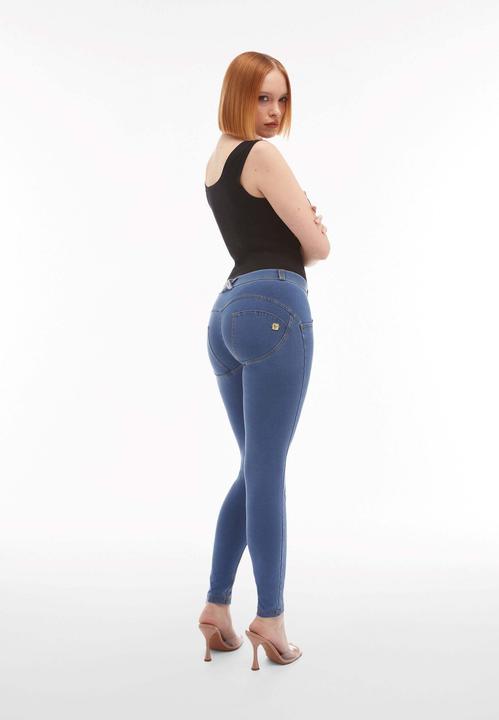 Image du produit Freddy WR.UP® Pantalon sculptant WRUP2RC002ORG (L)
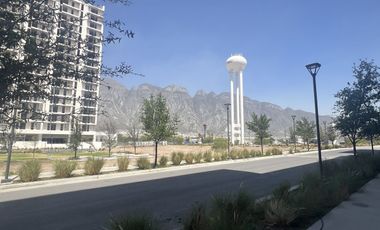 Renta o Venta local en plaza a pie de Av. M. Ordoñez, Lechugal, Santa Catarina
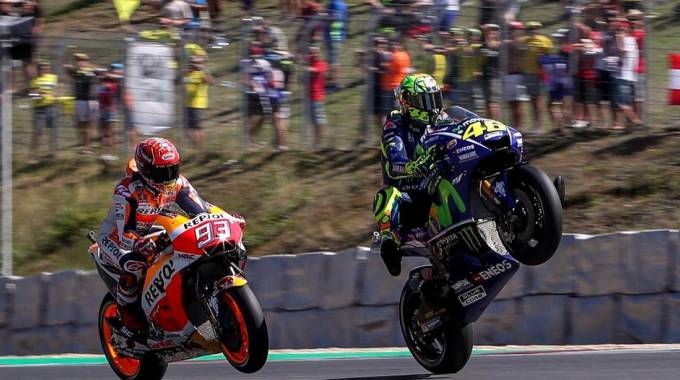 Moto Gp Austria: streaming e diretta tv, dove vedere la gara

===============

## What needs to be done
The expected output is an exact retyping of the lines from the line with "Renta o Venta" through the last line of the data, with both ends kept and the pictures dropped.

## Exercise response
 Renta o Venta local en plaza a pie de Av. M. Ordoñez, Lechugal, Santa Catarina
 Moto Gp Austria: streaming e diretta tv, dove vedere la gara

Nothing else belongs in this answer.